It is often said that Bryson DeChambeau is playing a different game to the rest of the golfing world and that will be more stark than ever when he competes at the Masters this week. The biggest hitter in the game’s history has set himself a course par of 67 – five shots beneath the official scorecard’s 72 – as he seeks to tear up Augusta National and win a maiden Green Jacket.
DeChambeau has been in menacing form during practise, crushing drives close to 400 yards to leave himself shorter approach shots than anyone ever has before on the famous course’s four par-fives. If he makes birdie on those four holes then the fifth shot he has knocked off the scorecard to reach his 67 target is presumably at the shortest par-four, the 350-yard third hole which he flew with a three-wood earlier this week.

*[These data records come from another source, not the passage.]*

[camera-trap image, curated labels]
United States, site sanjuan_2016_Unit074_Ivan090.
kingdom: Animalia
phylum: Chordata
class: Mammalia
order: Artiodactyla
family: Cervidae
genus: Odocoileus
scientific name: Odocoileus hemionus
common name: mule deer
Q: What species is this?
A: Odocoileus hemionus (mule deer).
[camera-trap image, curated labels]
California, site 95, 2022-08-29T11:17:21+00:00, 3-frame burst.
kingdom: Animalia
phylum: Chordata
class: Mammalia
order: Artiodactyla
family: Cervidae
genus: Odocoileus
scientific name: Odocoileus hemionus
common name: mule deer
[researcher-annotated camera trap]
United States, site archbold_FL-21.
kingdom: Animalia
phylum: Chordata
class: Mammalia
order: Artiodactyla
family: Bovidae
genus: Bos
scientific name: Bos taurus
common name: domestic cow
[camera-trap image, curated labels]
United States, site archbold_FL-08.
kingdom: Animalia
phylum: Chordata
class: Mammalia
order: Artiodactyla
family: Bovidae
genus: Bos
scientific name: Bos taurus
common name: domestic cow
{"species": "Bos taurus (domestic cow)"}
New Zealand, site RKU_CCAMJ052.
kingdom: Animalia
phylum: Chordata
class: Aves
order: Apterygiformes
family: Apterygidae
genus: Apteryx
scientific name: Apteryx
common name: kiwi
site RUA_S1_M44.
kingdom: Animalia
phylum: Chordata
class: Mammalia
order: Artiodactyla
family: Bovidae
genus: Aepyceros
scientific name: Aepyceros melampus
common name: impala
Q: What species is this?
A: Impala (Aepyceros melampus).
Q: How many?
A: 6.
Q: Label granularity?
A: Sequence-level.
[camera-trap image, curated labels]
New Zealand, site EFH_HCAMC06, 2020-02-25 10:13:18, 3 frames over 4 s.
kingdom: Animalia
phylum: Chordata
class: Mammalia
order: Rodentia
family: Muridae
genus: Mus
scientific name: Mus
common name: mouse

“I’m looking at it as a par 67 for me because I can reach all the par-fives in two, no problem,” DeChambeau said. “If the conditions stay the way they are, that’s what I feel like par is for me.
“That’s not me being big-headed. I can hit it as far as I want to, but it comes down to putting and chipping out here. That is one of the things I think people sometimes struggle to see. As much as I can gain an advantage off the tee, I still have to putt it well and chip it well and wedge it well, and that’s what I did at the US Open.”
DeChambeau has never finished in the top 20 at Augusta, a course which demands far more skill than simply bludgeoning your way round, but he has also never arrived in such scintillating form, having dominated at Winged Foot to win his first major by six shots.
The 27-year-old American is the favourite among the bookies, but his brash style means he is not always a favourite among the patrons, although they will be absent this year of course. He is enjoying the spotlight nonetheless and says he will be “gracious” should he suffer defeat.
“The attention I’ve gained has been awesome – I love it,” DeChambeau said. “I’m going to give it my all here. If I don’t play well, I miss the cut, I’m going to be gracious and walk off and go, ‘you know what, I’ve still had a great year’, and try to come back better next year.”